• _Short task_: Reproduce every one of the lines below word for word, without changing a single character.

┄┄┄┄┄┄

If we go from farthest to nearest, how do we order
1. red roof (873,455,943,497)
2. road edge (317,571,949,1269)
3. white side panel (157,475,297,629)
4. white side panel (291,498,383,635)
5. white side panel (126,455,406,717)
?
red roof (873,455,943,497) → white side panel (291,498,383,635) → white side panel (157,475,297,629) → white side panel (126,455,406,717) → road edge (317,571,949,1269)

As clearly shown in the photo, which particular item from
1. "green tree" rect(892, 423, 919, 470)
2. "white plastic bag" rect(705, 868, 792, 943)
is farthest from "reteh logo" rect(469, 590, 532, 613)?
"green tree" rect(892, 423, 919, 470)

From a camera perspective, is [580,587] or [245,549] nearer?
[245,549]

┄┄┄┄┄┄

• _Output below_:
If we go from farthest to nearest, how do we order
1. red roof (873,455,943,497)
2. road edge (317,571,949,1269)
3. white side panel (157,475,297,629)
4. white side panel (291,498,383,635)
5. white side panel (126,455,406,717)
?
red roof (873,455,943,497) → white side panel (291,498,383,635) → white side panel (157,475,297,629) → white side panel (126,455,406,717) → road edge (317,571,949,1269)

As clearly shown in the photo, which particular item from
1. "green tree" rect(892, 423, 919, 470)
2. "white plastic bag" rect(705, 868, 792, 943)
is farthest from "reteh logo" rect(469, 590, 532, 613)?
"green tree" rect(892, 423, 919, 470)

From a camera perspective, is [580,587] or [245,549] nearer?
[245,549]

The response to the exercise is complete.